Of the 64 parishes in Louisiana, 16 have established integrated mosquito management programs. The remainder of those 64 parishes have some degree of mosquito control, Jones said.

Beyond fish food

In addition to the financial and technical aspects of mosquito mitigation, each parish has their own culture around its use of pesticides. In Calcasieu and Cameron parishes, the abatement teams spray as much as they can within the legal limits, the directors said, because that’s what residents want.

“It's kind of funny in Louisiana,” said Jill Hightower, the pest lab supervisor for the Calcasieu Parish Mosquito Control. “In other parts of the country, they only spray if there's disease, if they have a West Nile case or something. We could never get away with that. Our public, they want to see the truck.”

truck with logo on door
Spray trucks are often the most requested treatment for mosquitoes in Calcasieu Parish, according to mosquito control workers. Image by Daphne Mark. United States, 2021.

“You know, folks down here, they think of it as like trash pickup,” said Herff Jones of Iberia Parish. “‘Aren’t you supposed to be here on Tuesdays every week?’ No, no, we're only gonna spray when there's a need to spray.

“Our spray is designed to address a one-gram organism, not a 300-pound guy,” Jones said. Referring to the size of the dosage, he said, “It’s maybe [the size of] a grain of salt on your shoulder. It's a contact pesticide used to address mosquitoes—not humans, not fluffy and it does not screw with scribbledy-scrabbledy,” Jones, with a twinkle in his eye, moves his hands like a squirrel digging in the dirt. “So your cats are good, your dogs are good. And you're good.”

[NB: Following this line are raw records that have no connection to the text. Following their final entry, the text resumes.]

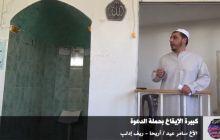 جانب من خطبة بعنوان: كبيرة الإيقاع بحملة الدعوة - الأخ سامر عيد / أريحا - ريف إدلب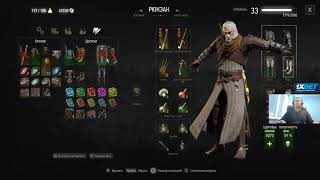 Sep 12, 2018 - The Witcher 3: Hearts of Stone [part 1]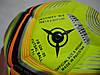 Мяч фут-зальный №4 CORD STAR STAR-01-2 низкий отскок
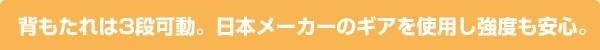 背もたれは三段可動。日本メーカーのギアを使用し強度も安心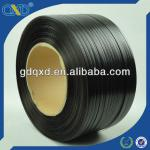 packaging steel strapping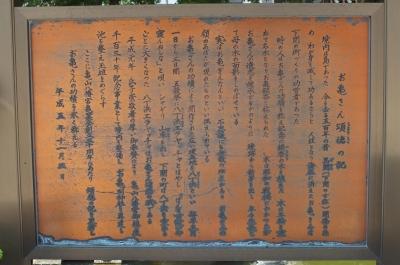 亀山八幡宮おかめ由緒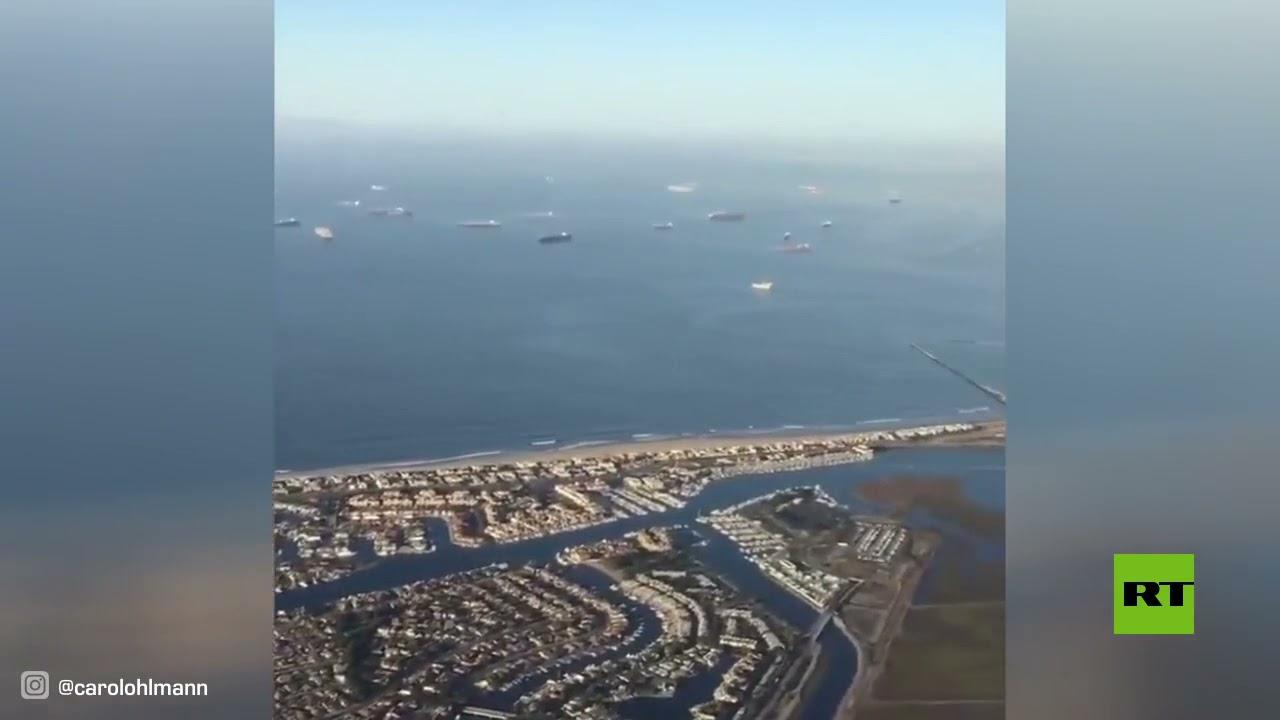 شاهد.. تكدس غير مسبوق للسفن والحاويات في موانئ كاليفورنيا الأمريكية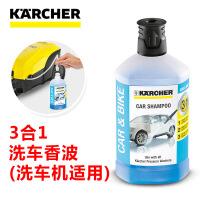德国进口洗车液香波水蜡白车强力去污上光专用泡沫汽车清洗剂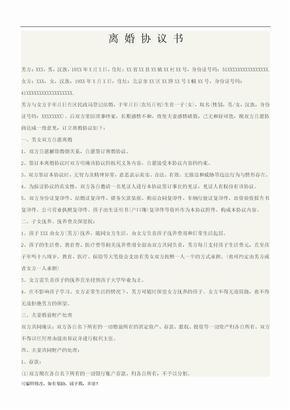 标准版离婚协议书范本2018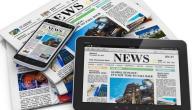 بحث حول وسائل الإعلام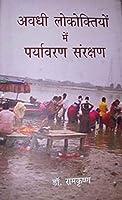 Avadhi Lokoktiyon Me Paryavaran Sanrakshan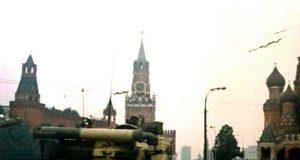 Cop Estat 1991 Unió Soviètica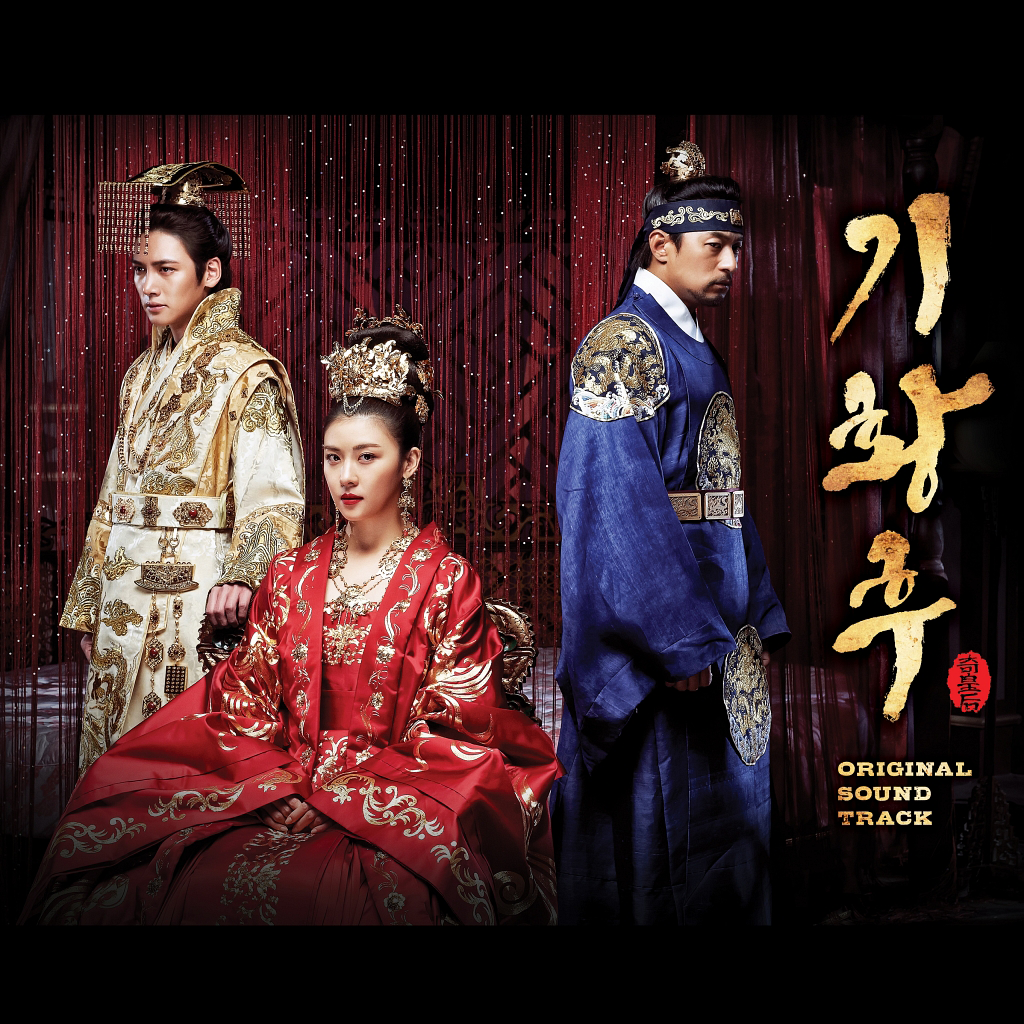 Various Artists – Empress Ki OST (FLAC)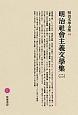 明治文學全集 明治社會主義文學集2 (84)
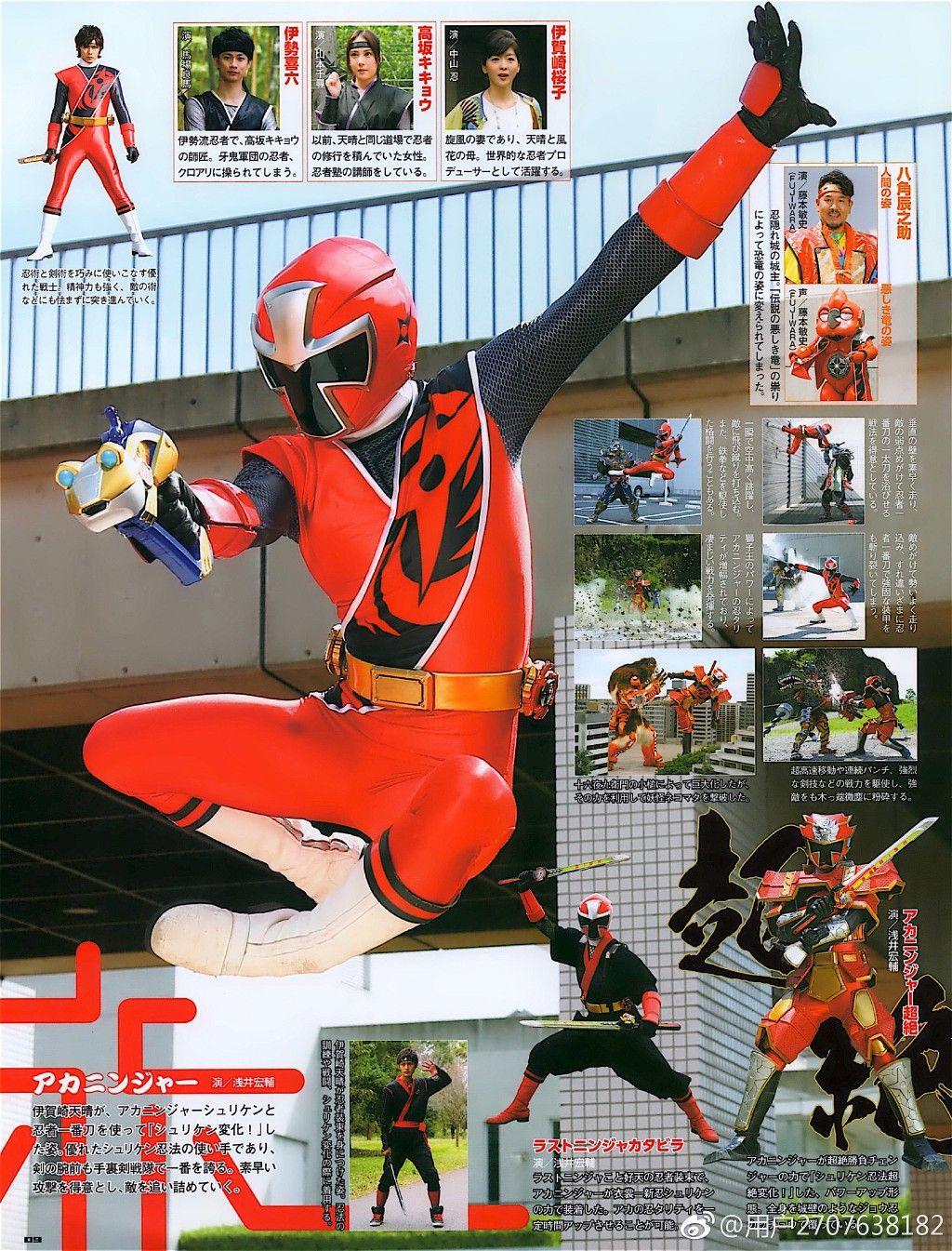 Shuriken Sentai Ninninger (With images) Anime lovers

Though the spray adulticides and larvicides are not as dangerous as they once were in the days of DDT, which was banned by the Environmental Protection Agency in 1972, Jones said, the spray is expensive and needs to be reapplied regularly.

In addition to the minnows, other natural predators are being pursued by other parishes. For example, cannibalistic species of mosquitoes, Toxorhynchites, will eat other mosquito larvae rather than taking a blood meal from humans. Another natural abatement tool: copepods, a crustacean, only one millimeter in length, can eat mosquito larvae, even in crevices that dry up periodically. Orleans Parish has been running a multi-year copepod study, expected to be released in the next year.